Abstract

This study aimed to establish an in vitro co-culture model that would allow us to study the interaction between endometrial epithelial cells and immune cells. Flow cytometry analysis and cell surface marker staining were used to identify suitable immune leukocytes from a range of sources, such as intraepithelial lymphocytes (IEL), thymocytes, splenocytes and peripheral blood leukocytes. Optimizing culture conditions such as cell viabilities, cell seeding ratios and densities and co-culture methods were examined and determined. Results showed that co-culture of mouse endometrial epithelial cells (EEC) with peripheral blood leukocytes (PBL) at seeding densities of 3.0 x 10(6) and 1.0 x 10(6)cells/ml, respectively, appeared to affect both the survival of leukocytes and epithelial barrier function.

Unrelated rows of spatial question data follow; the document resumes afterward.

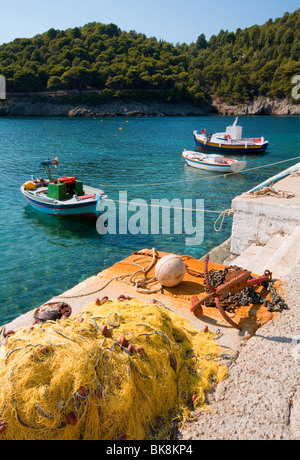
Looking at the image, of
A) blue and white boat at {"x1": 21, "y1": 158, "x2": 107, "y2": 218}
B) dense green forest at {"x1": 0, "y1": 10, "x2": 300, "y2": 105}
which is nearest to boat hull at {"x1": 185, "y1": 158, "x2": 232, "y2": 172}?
blue and white boat at {"x1": 21, "y1": 158, "x2": 107, "y2": 218}

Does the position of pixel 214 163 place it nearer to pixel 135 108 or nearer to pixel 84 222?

Cell viability counts of immune cells showed 95% and 72.5% cell survival after isolation and after 4 days in co-culture with EEC, respectively, but only 11% cell survival when cultured alone for 4 days without EEC. Short-circuit current (I(sc)) results also showed that EEC and PBL co-culture exhibited a four-fold increase in the transepithelial resistance (TER) as compared to EEC culture alone, indicating enhanced protective barrier function. Taken together, the currently established in vitro co-culture model of endometrial epithelial cells and immune cells may provide a means to investigate local cellular immune responses upon uterine infections.